··· Source data ···

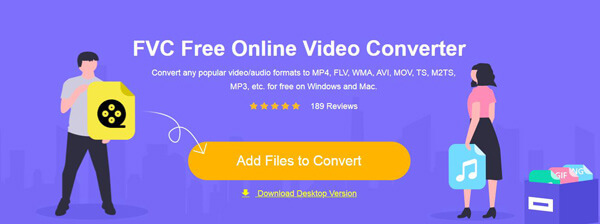 Бесплатный конвертер видео FVC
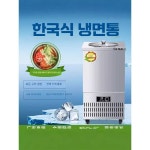 픽스마일 슬러시아 육수통 육수냉장고 냉장고 냉각기 살얼음 냉면 싱글 배럴 (40리터) 내부 배럴 제거 가능 : 픽스마일
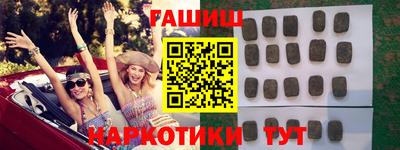 первитин Гусев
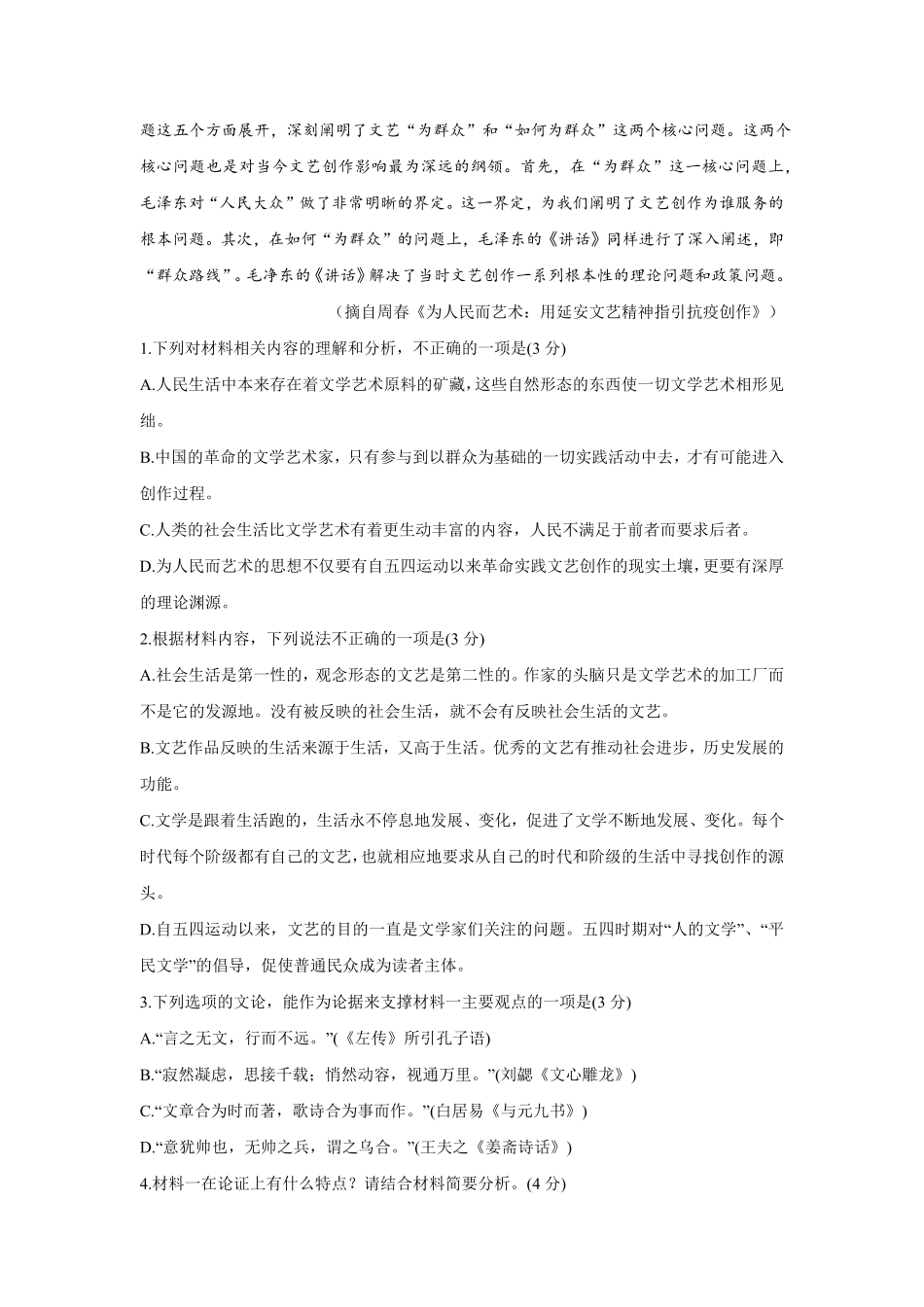 语文试题卷解析【湖北卷】湖北省部分高中协作体联考2025-2026学年高三上学期9月联考（9.23-9.24）.pdf_第3页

···

## [To do]
When copying the data above, repeat every word exactly and drop the pictures.

## [Reply to the task]
 Бесплатный конвертер видео FVC
 픽스마일 슬러시아 육수통 육수냉장고 냉장고 냉각기 살얼음 냉면 싱글 배럴 (40리터) 내부 배럴 제거 가능 : 픽스마일
 первитин Гусев
 语文试题卷解析【湖北卷】湖北省部分高中协作体联考2025-2026学年高三上学期9月联考（9.23-9.24）.pdf_第3页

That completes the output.